Pull out every line of the material below that contains the word "trunk", and copy each one in full.

## Material for this task
----

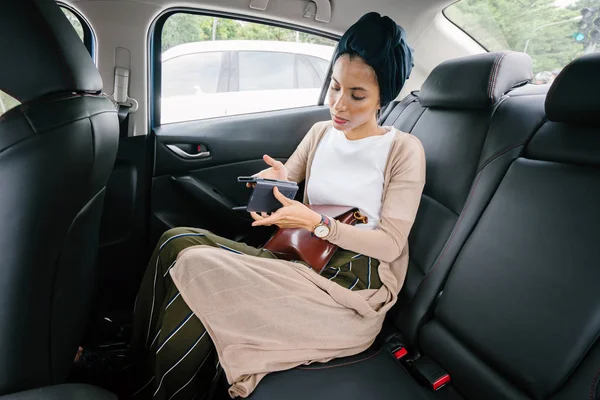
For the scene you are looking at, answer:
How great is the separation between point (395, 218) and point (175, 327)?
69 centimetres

----

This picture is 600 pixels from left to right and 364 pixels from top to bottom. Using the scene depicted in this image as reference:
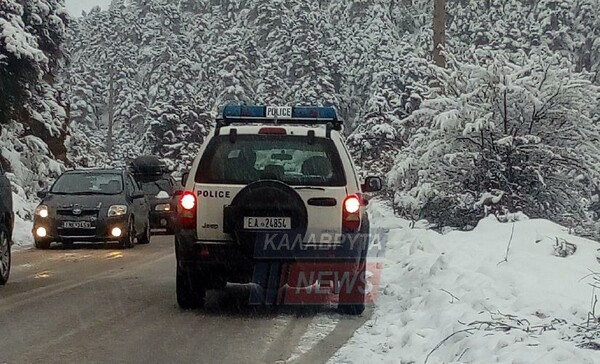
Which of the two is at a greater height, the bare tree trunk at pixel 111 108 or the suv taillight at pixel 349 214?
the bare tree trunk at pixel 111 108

----

## Expected answer
Which of the two is at a greater height, the bare tree trunk at pixel 111 108 or the suv taillight at pixel 349 214?
the bare tree trunk at pixel 111 108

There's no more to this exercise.